Любовь к борьбе развивается в нас по большей части не иначе как под напором внутреннего чувства, вызвавшего его к жизни. Миролюбивейший из людей дает сначала посильный отпор, но затем он начинает уже бороться с полной яростью, находя в себе самом непознанную им дотоле силу. Если любовь к жизни и к собственности бывает серьёзно задета нападением врага, то сила происходящего от того страдания преодолевает небольшое удовольствие удачной борьбы, и последнее уже не ощущается; уверенность же в победе и пламя возбужденного мужества могут заместить болезненное чувство величия наслаждения и обратить борьбу в наслаждение. Пример тому можно видеть в шуточной борьбе двух друзей, напрягающих все силы, чтобы повалить один другого. Удовлетворение мускульного чувства, а вместе с тем и самолюбия способны увеличивать, при этом наслаждение, но интимная характерная черта подобных наслаждений состоит всецело в удовлетворенном чувстве любви к борьбе.
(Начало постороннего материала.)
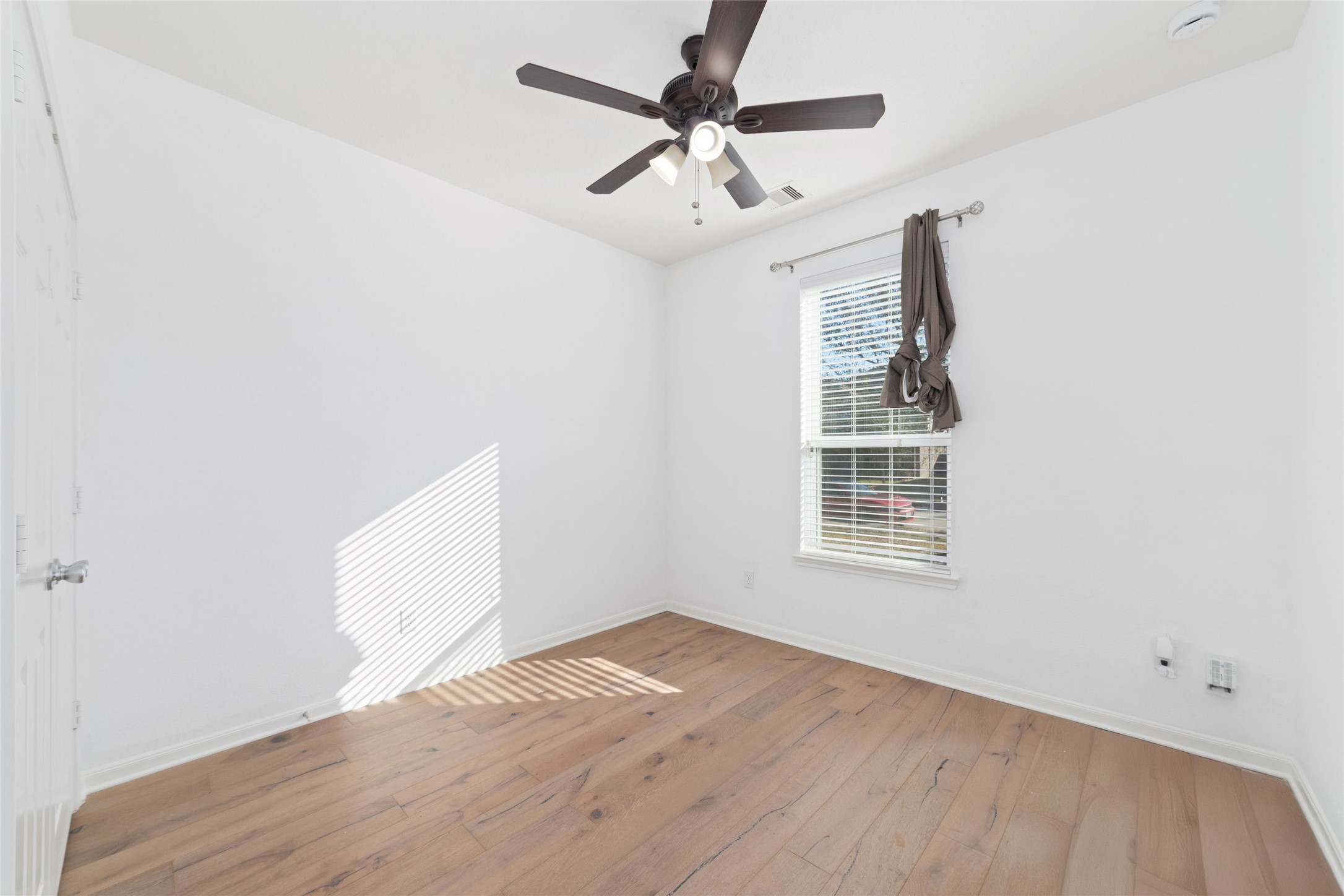 3508 Saxton Green Road Pearland, TX 77584 - Photo 6 of 45 an empty room with wooden floor fan and windows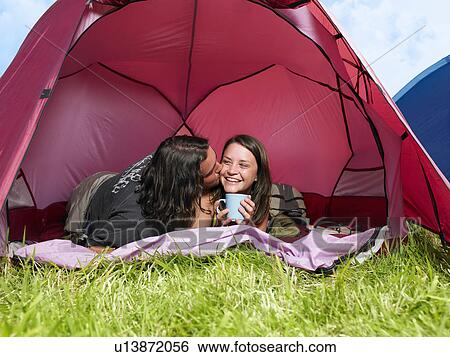 Couple kissing in pink tent View Large Photo Image Stock Photograph - Couple kissing in pink tent. Fotosearch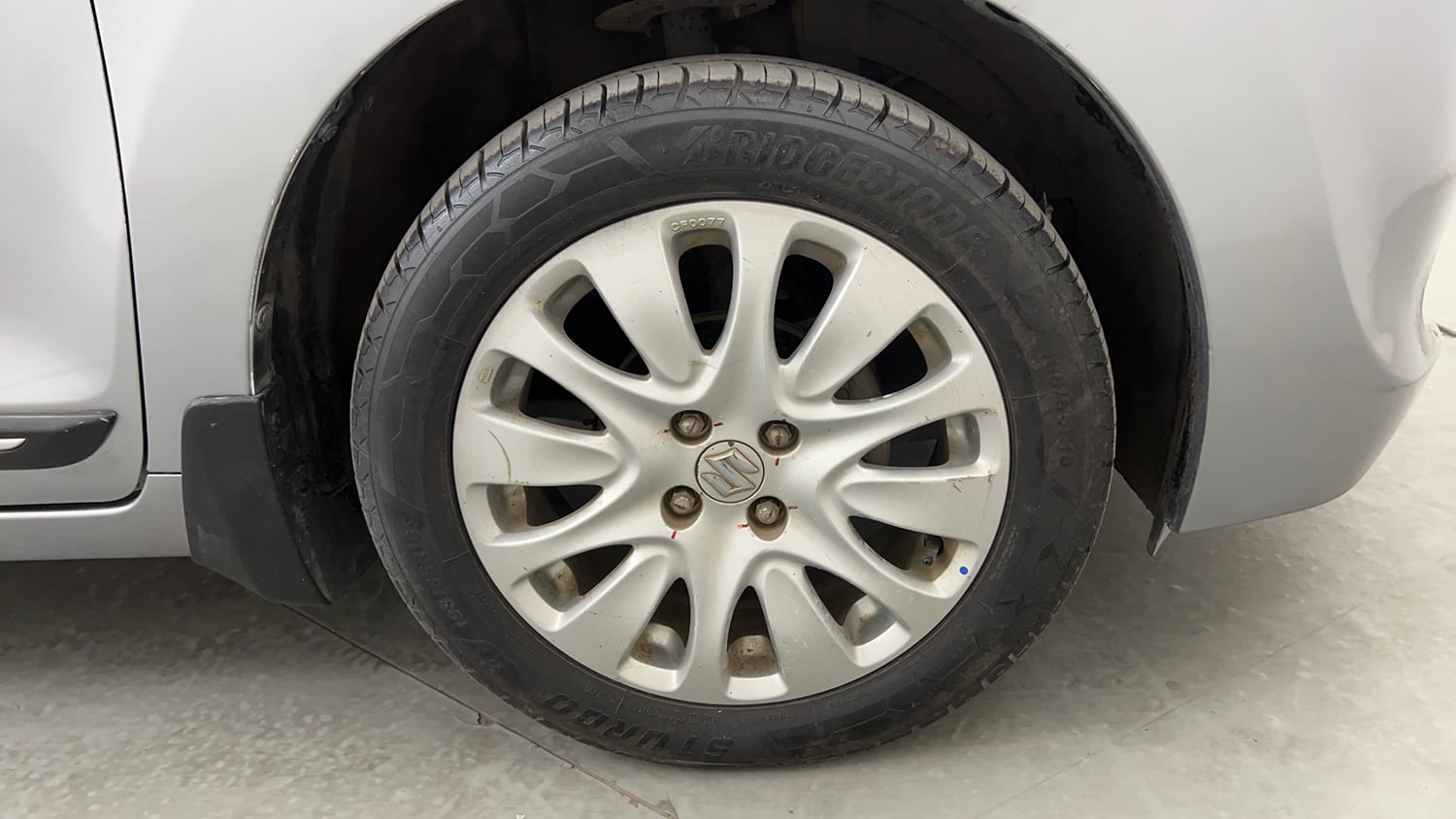 Used 2015 Maruti Suzuki Baleno Zeta 1.2 Petrol Manual tyres RIGHT FRONT TYRE RIM VIEW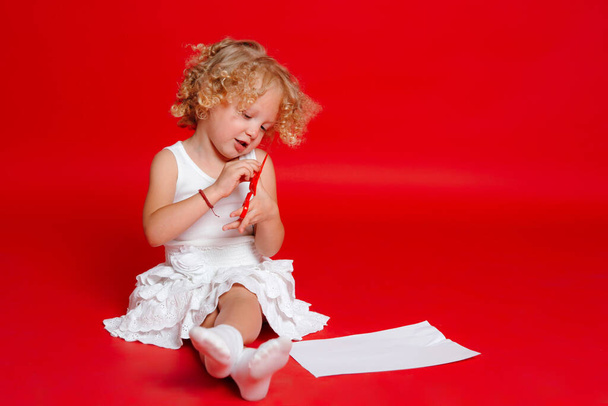Cute blonde curly girl cutting paper with red scissors isolated on red - Valokuva, kuva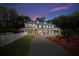 Charming multi-story home with inviting porch and landscaped yard at 3663 Berger Rd, Lutz, FL 33548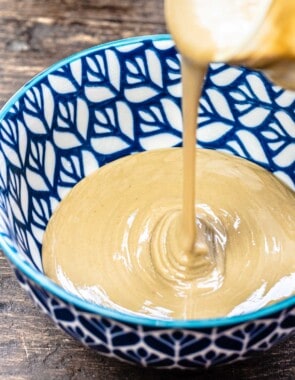 Tahini being poured from the jar into a blue bowl.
Если подобные наслаждения почти не встречаются в жизни иначе, как при содействии им иных чувств и специального чувства удовлетворенного самолюбия, то они, тем не менее, внедрены в человеческий организм. Кто не хочет признавать в людях присутствия подобного двигателя, тот пусть допросит собственное сознание и дознается сам, не бывали ли с ним минуты, когда он ощущал непреодолимую потребность бороться, побороть препятствия, ощущать около собственного тела присутствие двух сжимающихся рук, и силой освобождаясь от их натиска, потребность и поразить кого-либо, и почувствовать, в свой черед, на себе самом чьи-либо мощные удары.